EXCERPT TO READ below:

Migrating from Adobe/Datalogics API to PDFNet SDK for C/C++

Aaron_Gravesdale · September 10, 2009, 5:11pm

Q: We are in the process of migrating from Adobe PDF Library,
documented in the Acrobat Core API Reference (Version 5.0) to PDFNet
SDK (http://www.pdftron.com/pdfnet).

We use this library for Windows (WinXP, Vista) exclusively. We use
Visual Studio 2008. Our product is compiled with UNICODE defined, i.e.
all characters are 16bit. For our form viewer control we use straight
Win32 calls, i.e. we don’t use MFC or .Net.

Since we have a lot of code using this library, we thought it would be
easiest to emulate the part of the Adobe PDF library we use using
calls to the PDFNetC library from PDFTron.

Question 1: Is this a good idea? Did other people may be do the same
thing? Does PDFTron may be already have a compatibility layer like
this? In our code we intend to define something like this:

typedef int ASInt32;
typedef pdftron::PDF::PDFDoc* PDDoc;
typedef pdftron::SDF::SDFDoc* CosDoc;
typedef pdftron::PDF::Page* PDPage;
///struct CosObj {
// ASInt32 a, b;
//};
typedef pdftron::SDF::Obj* CosObj;
//struct PDAnnot {
// ASInt32 a, b;
//};
typedef pdftron::PDF::Annot* PDAnnot;

Question 2: SDF::Obj::Type does not distinguish between Int, Fixed
and Real. Is there may be a workaround? Some of our code might need to
make this distinction, e.g.:

ASInt32 CosObjGetType(CosObj cosObj)
{
switch (cosObj->GetType()) {
case pdftron::SDF::Obj::e_null : return CosNull;
case pdftron::SDF::Obj::e_bool : return CosBoolean;
case pdftron::SDF::Obj::e_number: return CosReal; // or
CosInteger, or CosFixed?
case pdftron::SDF::Obj::e_name : return CosName;
case pdftron::SDF::Obj::e_string: return CosString;
case pdftron::SDF::Obj::e_dict : return CosDict;
case pdftron::SDF::Obj::e_array : return CosArray;
case pdftron::SDF::Obj::e_stream: return CosStream;
default: Assert(false); return CosNull;
}
}

Question 3: How do we get the PDF::PDFDoc from a SDF::SDFDoc?

End of EXCERPT TO READ.

INSTRUCTIONS
- 1) Say whether each statement below agrees with the PDFNet migration thread. Answer yes or no for each, and quote the words of the thread that decide it: (a) the team's product is compiled with UNICODE defined; (b) the team builds its form viewer control with MFC; (c) SDF::Obj::Type distinguishes between Int and Real.
- 2) Pick up the PDFNet migration thread after its last sentence and continue it.

STUDY MATERIAL below:

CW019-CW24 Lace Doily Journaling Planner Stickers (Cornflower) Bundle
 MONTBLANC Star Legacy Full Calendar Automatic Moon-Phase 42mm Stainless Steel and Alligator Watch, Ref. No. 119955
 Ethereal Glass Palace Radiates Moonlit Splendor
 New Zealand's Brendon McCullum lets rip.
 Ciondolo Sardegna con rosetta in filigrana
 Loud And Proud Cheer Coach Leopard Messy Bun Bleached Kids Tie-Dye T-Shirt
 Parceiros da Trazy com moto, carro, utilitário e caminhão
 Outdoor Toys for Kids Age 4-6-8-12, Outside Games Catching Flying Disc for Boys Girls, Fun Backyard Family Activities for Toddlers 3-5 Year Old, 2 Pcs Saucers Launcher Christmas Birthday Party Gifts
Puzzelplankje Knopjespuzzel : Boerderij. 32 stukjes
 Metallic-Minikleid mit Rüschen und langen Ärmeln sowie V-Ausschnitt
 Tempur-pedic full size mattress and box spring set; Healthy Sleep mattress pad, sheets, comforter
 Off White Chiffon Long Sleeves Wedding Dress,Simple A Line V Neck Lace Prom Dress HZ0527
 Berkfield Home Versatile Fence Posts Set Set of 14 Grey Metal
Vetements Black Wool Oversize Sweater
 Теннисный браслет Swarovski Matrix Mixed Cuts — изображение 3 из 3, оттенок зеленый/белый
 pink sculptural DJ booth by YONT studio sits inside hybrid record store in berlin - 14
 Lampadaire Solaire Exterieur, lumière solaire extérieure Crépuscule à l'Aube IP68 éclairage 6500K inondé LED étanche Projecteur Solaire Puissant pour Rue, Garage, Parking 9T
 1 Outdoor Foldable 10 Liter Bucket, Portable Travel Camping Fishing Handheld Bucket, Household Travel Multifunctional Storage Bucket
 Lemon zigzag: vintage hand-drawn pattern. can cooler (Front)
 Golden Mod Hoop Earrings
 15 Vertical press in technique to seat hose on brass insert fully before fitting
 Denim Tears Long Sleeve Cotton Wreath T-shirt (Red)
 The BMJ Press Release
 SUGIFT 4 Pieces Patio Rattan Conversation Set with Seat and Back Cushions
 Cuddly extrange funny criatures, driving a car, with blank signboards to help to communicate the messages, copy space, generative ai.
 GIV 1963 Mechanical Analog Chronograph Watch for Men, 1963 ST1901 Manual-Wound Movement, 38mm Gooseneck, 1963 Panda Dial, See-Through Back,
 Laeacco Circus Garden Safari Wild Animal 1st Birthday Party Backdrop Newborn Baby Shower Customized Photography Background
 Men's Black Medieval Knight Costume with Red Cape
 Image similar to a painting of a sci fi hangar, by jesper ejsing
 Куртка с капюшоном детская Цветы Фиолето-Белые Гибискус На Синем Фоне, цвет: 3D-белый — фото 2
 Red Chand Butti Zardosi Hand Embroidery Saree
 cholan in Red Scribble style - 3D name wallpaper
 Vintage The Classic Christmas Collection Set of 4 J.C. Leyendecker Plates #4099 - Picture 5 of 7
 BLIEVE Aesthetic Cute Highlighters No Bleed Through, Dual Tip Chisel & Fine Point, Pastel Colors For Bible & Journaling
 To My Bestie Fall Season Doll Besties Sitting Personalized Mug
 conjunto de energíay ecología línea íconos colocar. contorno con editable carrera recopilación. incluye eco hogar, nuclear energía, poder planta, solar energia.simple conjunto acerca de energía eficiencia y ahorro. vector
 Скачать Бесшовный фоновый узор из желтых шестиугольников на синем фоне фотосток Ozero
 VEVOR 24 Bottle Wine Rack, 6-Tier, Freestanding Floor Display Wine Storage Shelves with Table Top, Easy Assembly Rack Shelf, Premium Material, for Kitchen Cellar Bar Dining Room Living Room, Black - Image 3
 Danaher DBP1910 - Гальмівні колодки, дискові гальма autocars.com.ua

End of STUDY MATERIAL.

LIST OF ANSWERS
- 1)
(a) Yes: "Our product is compiled with UNICODE defined"
(b) No: "For our form viewer control we use straight Win32 calls, i.e. we don’t use MFC or .Net."
(c) No: "SDF::Obj::Type does not distinguish between Int, Fixed and Real."

- 2)
PDDoc PDDocFromCosDoc(CosDoc cosDoc)
{
return ???;
}

Question 4: PDF::Page::GetPage returns a reference to a page, not a
pointer to a page. Is the following code correct?

PDPage PDDocAcquirePage(PDDoc doc, ASInt32 pageNum)
{
pdftron::PDF::Page page=doc->GetPage(pageNum+1);
if (page.IsValid()) {
return new pdftron::PDF::Page(page);
}
else {
return NULL;
}
}

void PDPageRelease(PDPage page)
{
delete page;
}

Question 5: Coordinate system. I couldn’t find any documentation about
the coordinate system used in PDFNetC. Is the origin at the lower left
corner of the page? Are coordinates in points (1 pt = 1/72inch)? When
I tried to get the size of a page, I always got width==10.0 and
height==10.0 regardless of the actual page size. This is the code I
use:

typedef int ASFixed;
ASFixed ASFloatToFixed(double inFloat)
{
return (ASFixed)(inFloat*65536.0);
}

void PDPageGetCropBox(PDPage page, ASFixedRect* cropBoxP)
{
pdftron::PDF::Rect r=page->GetCropBox(); // The same result when
using page->GetMediaBox()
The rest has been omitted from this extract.